Request: Count the lines in the entries below that contain the word "viewer", and give only that number.

[BEGIN Stored records]

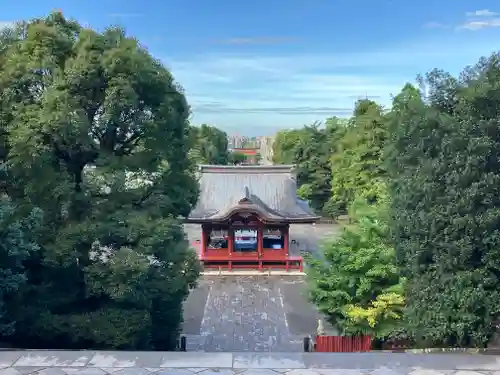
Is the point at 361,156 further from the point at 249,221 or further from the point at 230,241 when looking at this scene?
the point at 230,241

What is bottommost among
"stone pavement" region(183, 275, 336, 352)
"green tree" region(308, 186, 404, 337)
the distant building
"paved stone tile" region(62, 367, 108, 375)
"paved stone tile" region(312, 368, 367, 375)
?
"stone pavement" region(183, 275, 336, 352)

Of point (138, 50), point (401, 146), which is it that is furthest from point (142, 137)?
point (401, 146)

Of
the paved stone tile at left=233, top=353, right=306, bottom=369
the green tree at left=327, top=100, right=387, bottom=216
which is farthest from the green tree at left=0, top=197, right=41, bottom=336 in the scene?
the green tree at left=327, top=100, right=387, bottom=216

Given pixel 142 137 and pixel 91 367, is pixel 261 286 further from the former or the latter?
pixel 91 367

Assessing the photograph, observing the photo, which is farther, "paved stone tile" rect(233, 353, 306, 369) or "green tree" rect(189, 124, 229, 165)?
"green tree" rect(189, 124, 229, 165)

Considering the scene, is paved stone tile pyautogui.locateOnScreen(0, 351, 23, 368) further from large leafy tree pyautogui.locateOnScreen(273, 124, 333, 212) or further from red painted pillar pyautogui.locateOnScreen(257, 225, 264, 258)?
large leafy tree pyautogui.locateOnScreen(273, 124, 333, 212)

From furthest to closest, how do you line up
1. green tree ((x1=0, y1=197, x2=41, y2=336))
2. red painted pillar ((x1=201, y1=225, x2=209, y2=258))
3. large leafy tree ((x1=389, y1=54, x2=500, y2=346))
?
red painted pillar ((x1=201, y1=225, x2=209, y2=258)) → green tree ((x1=0, y1=197, x2=41, y2=336)) → large leafy tree ((x1=389, y1=54, x2=500, y2=346))
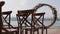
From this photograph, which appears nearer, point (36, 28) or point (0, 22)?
point (0, 22)

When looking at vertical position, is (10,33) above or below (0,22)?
below

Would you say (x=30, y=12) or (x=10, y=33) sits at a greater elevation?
(x=30, y=12)

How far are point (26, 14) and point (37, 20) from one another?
0.72 m

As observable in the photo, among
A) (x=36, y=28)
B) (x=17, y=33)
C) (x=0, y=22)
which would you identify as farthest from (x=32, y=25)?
(x=0, y=22)

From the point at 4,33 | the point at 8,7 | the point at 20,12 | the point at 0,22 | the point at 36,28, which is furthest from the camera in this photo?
the point at 8,7

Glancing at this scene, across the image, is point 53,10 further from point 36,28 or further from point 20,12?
point 20,12

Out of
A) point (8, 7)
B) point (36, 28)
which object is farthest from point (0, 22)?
point (8, 7)

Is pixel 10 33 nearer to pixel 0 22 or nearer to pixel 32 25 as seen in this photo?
pixel 0 22

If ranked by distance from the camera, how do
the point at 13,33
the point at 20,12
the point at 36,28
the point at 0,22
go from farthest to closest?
the point at 36,28 < the point at 20,12 < the point at 13,33 < the point at 0,22

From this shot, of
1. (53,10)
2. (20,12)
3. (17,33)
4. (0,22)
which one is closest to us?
(0,22)

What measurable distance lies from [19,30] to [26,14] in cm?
32

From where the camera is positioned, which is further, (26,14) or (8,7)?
(8,7)

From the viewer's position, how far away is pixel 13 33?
3904mm

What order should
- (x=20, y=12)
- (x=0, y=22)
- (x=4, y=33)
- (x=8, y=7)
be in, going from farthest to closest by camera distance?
(x=8, y=7)
(x=20, y=12)
(x=4, y=33)
(x=0, y=22)
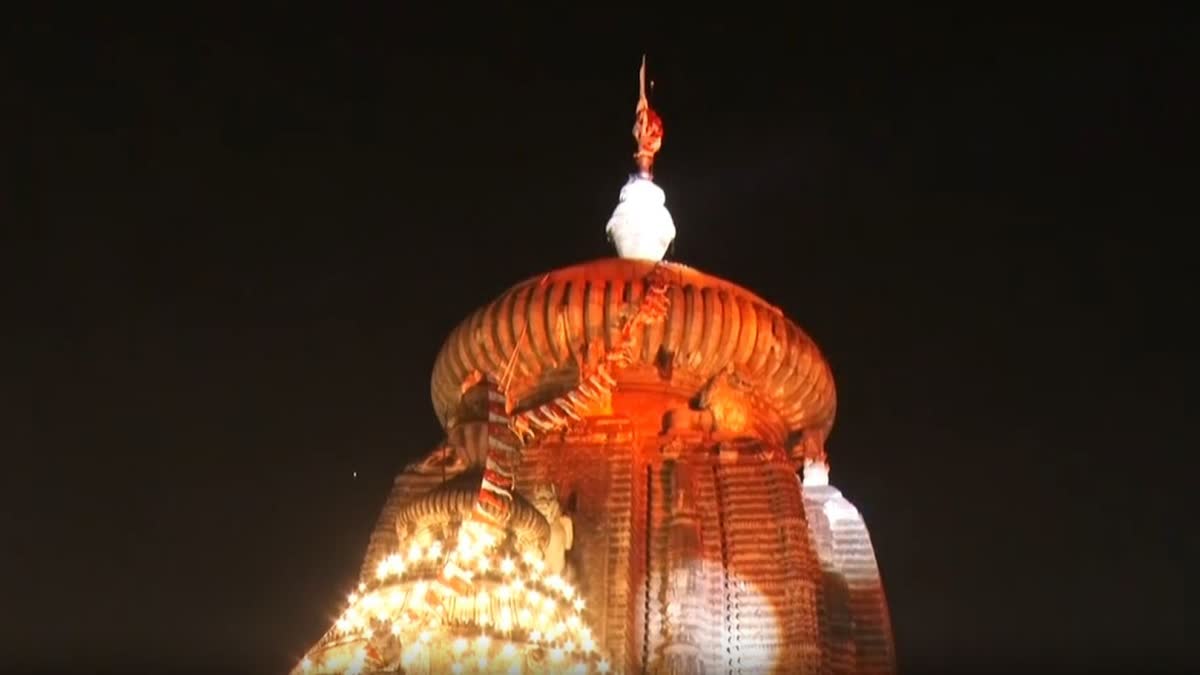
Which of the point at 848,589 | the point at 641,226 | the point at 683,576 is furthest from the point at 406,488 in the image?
the point at 848,589

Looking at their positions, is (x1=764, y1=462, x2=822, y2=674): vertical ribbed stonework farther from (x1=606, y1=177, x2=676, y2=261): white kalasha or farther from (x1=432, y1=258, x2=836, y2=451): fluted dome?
(x1=606, y1=177, x2=676, y2=261): white kalasha

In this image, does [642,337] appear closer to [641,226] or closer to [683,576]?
[641,226]

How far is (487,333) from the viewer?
47.0 ft

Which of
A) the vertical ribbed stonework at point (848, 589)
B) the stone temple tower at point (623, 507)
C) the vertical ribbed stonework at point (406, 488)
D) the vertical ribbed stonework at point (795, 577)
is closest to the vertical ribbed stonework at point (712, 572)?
the stone temple tower at point (623, 507)

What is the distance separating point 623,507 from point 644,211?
388cm

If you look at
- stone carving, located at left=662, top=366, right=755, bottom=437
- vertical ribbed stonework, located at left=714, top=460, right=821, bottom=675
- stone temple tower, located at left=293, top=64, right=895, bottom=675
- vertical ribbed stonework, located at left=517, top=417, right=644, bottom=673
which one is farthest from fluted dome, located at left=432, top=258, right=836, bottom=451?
vertical ribbed stonework, located at left=714, top=460, right=821, bottom=675

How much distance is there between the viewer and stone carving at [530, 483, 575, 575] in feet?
41.4

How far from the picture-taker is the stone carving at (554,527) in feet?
41.4

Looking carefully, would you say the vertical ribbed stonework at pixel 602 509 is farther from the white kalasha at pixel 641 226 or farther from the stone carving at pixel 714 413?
the white kalasha at pixel 641 226

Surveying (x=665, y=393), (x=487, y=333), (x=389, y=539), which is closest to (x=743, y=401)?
(x=665, y=393)

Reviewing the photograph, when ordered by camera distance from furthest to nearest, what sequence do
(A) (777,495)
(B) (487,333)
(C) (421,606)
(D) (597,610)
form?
(B) (487,333)
(A) (777,495)
(D) (597,610)
(C) (421,606)

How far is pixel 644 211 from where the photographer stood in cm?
1567

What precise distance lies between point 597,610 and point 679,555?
857mm

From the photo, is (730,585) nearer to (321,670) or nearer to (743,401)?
(743,401)
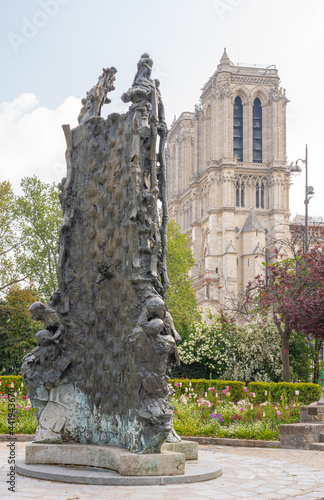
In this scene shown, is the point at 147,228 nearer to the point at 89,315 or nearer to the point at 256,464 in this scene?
the point at 89,315

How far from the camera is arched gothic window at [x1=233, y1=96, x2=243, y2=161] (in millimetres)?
75062

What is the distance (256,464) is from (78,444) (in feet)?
7.91

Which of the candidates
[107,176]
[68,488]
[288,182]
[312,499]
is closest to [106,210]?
[107,176]

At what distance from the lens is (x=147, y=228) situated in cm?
A: 784

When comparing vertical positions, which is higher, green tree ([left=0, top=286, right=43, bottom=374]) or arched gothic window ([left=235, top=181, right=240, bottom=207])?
arched gothic window ([left=235, top=181, right=240, bottom=207])

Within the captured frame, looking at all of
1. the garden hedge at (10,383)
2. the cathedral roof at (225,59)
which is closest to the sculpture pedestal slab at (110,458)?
the garden hedge at (10,383)

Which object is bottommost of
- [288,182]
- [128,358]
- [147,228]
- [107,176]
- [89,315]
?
[128,358]

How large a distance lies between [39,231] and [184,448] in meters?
24.9

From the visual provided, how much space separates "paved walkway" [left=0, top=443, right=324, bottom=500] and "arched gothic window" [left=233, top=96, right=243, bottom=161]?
227 ft

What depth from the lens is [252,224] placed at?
69062 millimetres

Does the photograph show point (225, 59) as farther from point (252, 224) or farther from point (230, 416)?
point (230, 416)

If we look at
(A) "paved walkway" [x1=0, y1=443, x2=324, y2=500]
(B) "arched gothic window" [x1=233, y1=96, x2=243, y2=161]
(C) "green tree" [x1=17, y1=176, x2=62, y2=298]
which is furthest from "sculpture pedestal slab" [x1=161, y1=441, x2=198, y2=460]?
(B) "arched gothic window" [x1=233, y1=96, x2=243, y2=161]

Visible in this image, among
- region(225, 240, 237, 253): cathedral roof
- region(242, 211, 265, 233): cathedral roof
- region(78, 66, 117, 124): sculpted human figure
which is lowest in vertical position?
region(78, 66, 117, 124): sculpted human figure

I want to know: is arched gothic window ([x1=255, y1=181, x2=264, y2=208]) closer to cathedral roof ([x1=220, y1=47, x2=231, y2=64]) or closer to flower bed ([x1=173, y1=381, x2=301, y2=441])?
cathedral roof ([x1=220, y1=47, x2=231, y2=64])
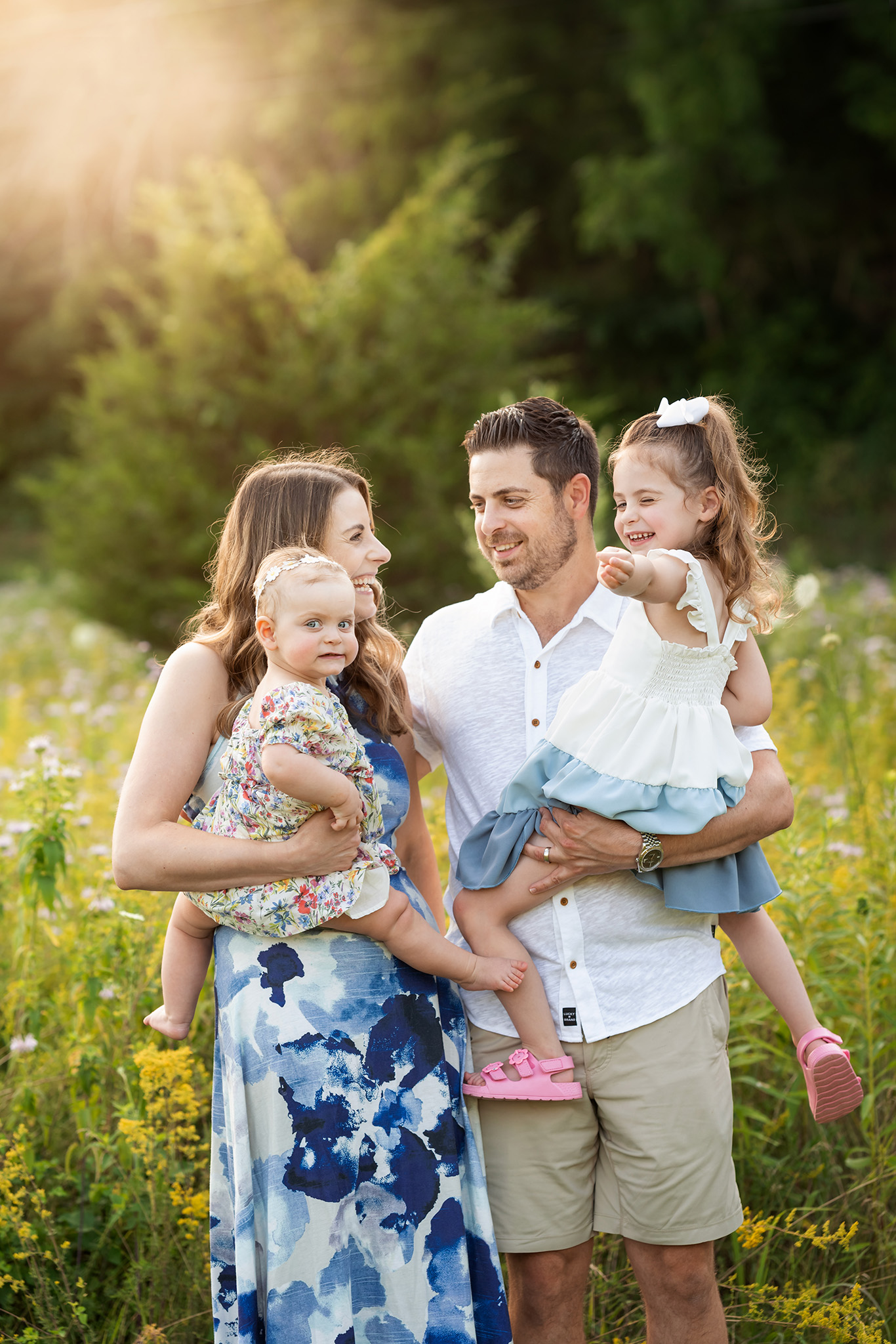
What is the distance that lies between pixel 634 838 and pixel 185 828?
2.79ft

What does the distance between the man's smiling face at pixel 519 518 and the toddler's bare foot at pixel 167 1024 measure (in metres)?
1.12

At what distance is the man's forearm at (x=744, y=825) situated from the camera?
219 centimetres

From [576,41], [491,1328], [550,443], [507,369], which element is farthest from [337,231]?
[491,1328]

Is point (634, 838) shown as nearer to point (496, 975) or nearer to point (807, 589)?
point (496, 975)

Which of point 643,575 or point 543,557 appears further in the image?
point 543,557

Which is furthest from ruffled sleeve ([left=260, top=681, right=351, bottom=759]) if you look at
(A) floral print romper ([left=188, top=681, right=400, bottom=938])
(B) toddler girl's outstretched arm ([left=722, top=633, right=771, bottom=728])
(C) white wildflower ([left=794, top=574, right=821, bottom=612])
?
(C) white wildflower ([left=794, top=574, right=821, bottom=612])

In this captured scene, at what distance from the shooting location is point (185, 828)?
2.03 metres

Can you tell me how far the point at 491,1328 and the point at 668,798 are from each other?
1059 millimetres

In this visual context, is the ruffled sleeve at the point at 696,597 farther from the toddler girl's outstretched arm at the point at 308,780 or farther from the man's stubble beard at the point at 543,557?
the toddler girl's outstretched arm at the point at 308,780

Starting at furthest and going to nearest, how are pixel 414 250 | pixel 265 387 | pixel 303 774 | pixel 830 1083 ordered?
pixel 414 250
pixel 265 387
pixel 830 1083
pixel 303 774

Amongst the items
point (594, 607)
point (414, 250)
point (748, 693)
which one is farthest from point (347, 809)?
point (414, 250)

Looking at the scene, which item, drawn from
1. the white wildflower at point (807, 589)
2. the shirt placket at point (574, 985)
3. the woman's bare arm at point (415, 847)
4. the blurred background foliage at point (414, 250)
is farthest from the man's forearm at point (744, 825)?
the blurred background foliage at point (414, 250)

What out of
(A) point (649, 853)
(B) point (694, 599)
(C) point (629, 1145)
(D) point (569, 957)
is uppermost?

[END Stored records]

Output for this exercise: 3